__Required action__
Can you substitute "Which type of chart" for "What kind of chart" throughout the items below and give them again with nothing else changed?

++++++++++

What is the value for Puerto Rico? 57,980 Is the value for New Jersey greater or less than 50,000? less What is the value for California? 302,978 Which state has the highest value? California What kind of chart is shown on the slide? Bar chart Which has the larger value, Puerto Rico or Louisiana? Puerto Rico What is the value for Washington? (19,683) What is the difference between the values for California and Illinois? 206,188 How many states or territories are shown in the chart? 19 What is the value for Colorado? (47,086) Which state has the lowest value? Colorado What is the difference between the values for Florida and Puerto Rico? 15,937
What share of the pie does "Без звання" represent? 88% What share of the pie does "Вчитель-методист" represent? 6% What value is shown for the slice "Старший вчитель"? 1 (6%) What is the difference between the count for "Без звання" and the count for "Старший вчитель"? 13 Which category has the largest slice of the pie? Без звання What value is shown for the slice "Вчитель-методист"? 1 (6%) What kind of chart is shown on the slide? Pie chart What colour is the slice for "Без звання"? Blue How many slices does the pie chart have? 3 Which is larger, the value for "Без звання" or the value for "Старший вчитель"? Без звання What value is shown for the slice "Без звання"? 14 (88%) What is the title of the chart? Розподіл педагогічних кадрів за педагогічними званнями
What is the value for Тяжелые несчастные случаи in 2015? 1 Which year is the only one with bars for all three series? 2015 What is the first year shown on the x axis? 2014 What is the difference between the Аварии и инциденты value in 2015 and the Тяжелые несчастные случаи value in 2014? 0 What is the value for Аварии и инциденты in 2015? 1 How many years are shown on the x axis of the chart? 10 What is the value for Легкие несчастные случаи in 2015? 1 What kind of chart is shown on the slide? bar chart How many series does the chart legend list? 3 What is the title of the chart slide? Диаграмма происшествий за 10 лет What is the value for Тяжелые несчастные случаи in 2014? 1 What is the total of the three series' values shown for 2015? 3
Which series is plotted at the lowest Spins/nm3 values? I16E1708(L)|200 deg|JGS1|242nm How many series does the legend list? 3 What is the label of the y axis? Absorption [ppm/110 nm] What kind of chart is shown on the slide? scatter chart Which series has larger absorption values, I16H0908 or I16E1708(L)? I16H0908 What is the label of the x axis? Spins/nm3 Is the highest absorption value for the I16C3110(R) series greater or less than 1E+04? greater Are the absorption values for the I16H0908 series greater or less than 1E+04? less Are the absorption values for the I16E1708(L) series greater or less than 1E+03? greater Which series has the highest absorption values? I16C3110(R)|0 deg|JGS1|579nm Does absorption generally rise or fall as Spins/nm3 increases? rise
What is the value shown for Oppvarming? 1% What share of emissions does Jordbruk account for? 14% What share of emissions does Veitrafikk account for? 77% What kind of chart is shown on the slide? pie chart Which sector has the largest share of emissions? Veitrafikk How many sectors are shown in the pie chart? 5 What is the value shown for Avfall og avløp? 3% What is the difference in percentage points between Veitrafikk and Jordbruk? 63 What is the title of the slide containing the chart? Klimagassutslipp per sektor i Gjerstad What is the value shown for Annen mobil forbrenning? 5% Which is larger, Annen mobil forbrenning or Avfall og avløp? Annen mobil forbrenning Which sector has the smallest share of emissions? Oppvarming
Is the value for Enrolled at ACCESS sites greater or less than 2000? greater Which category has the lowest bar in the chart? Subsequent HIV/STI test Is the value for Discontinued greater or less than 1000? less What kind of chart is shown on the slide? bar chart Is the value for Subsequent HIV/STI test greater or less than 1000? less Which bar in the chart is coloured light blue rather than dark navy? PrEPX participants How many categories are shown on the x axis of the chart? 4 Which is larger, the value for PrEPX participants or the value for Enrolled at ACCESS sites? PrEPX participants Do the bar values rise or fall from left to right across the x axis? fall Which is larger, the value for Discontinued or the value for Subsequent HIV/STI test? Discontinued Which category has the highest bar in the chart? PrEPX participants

++++++++++

__Exercise result__
What is the value for Puerto Rico? 57,980 Is the value for New Jersey greater or less than 50,000? less What is the value for California? 302,978 Which state has the highest value? California Which type of chart is shown on the slide? Bar chart Which has the larger value, Puerto Rico or Louisiana? Puerto Rico What is the value for Washington? (19,683) What is the difference between the values for California and Illinois? 206,188 How many states or territories are shown in the chart? 19 What is the value for Colorado? (47,086) Which state has the lowest value? Colorado What is the difference between the values for Florida and Puerto Rico? 15,937
What share of the pie does "Без звання" represent? 88% What share of the pie does "Вчитель-методист" represent? 6% What value is shown for the slice "Старший вчитель"? 1 (6%) What is the difference between the count for "Без звання" and the count for "Старший вчитель"? 13 Which category has the largest slice of the pie? Без звання What value is shown for the slice "Вчитель-методист"? 1 (6%) Which type of chart is shown on the slide? Pie chart What colour is the slice for "Без звання"? Blue How many slices does the pie chart have? 3 Which is larger, the value for "Без звання" or the value for "Старший вчитель"? Без звання What value is shown for the slice "Без звання"? 14 (88%) What is the title of the chart? Розподіл педагогічних кадрів за педагогічними званнями
What is the value for Тяжелые несчастные случаи in 2015? 1 Which year is the only one with bars for all three series? 2015 What is the first year shown on the x axis? 2014 What is the difference between the Аварии и инциденты value in 2015 and the Тяжелые несчастные случаи value in 2014? 0 What is the value for Аварии и инциденты in 2015? 1 How many years are shown on the x axis of the chart? 10 What is the value for Легкие несчастные случаи in 2015? 1 Which type of chart is shown on the slide? bar chart How many series does the chart legend list? 3 What is the title of the chart slide? Диаграмма происшествий за 10 лет What is the value for Тяжелые несчастные случаи in 2014? 1 What is the total of the three series' values shown for 2015? 3
Which series is plotted at the lowest Spins/nm3 values? I16E1708(L)|200 deg|JGS1|242nm How many series does the legend list? 3 What is the label of the y axis? Absorption [ppm/110 nm] Which type of chart is shown on the slide? scatter chart Which series has larger absorption values, I16H0908 or I16E1708(L)? I16H0908 What is the label of the x axis? Spins/nm3 Is the highest absorption value for the I16C3110(R) series greater or less than 1E+04? greater Are the absorption values for the I16H0908 series greater or less than 1E+04? less Are the absorption values for the I16E1708(L) series greater or less than 1E+03? greater Which series has the highest absorption values? I16C3110(R)|0 deg|JGS1|579nm Does absorption generally rise or fall as Spins/nm3 increases? rise
What is the value shown for Oppvarming? 1% What share of emissions does Jordbruk account for? 14% What share of emissions does Veitrafikk account for? 77% Which type of chart is shown on the slide? pie chart Which sector has the largest share of emissions? Veitrafikk How many sectors are shown in the pie chart? 5 What is the value shown for Avfall og avløp? 3% What is the difference in percentage points between Veitrafikk and Jordbruk? 63 What is the title of the slide containing the chart? Klimagassutslipp per sektor i Gjerstad What is the value shown for Annen mobil forbrenning? 5% Which is larger, Annen mobil forbrenning or Avfall og avløp? Annen mobil forbrenning Which sector has the smallest share of emissions? Oppvarming
Is the value for Enrolled at ACCESS sites greater or less than 2000? greater Which category has the lowest bar in the chart? Subsequent HIV/STI test Is the value for Discontinued greater or less than 1000? less Which type of chart is shown on the slide? bar chart Is the value for Subsequent HIV/STI test greater or less than 1000? less Which bar in the chart is coloured light blue rather than dark navy? PrEPX participants How many categories are shown on the x axis of the chart? 4 Which is larger, the value for PrEPX participants or the value for Enrolled at ACCESS sites? PrEPX participants Do the bar values rise or fall from left to right across the x axis? fall Which is larger, the value for Discontinued or the value for Subsequent HIV/STI test? Discontinued Which category has the highest bar in the chart? PrEPX participants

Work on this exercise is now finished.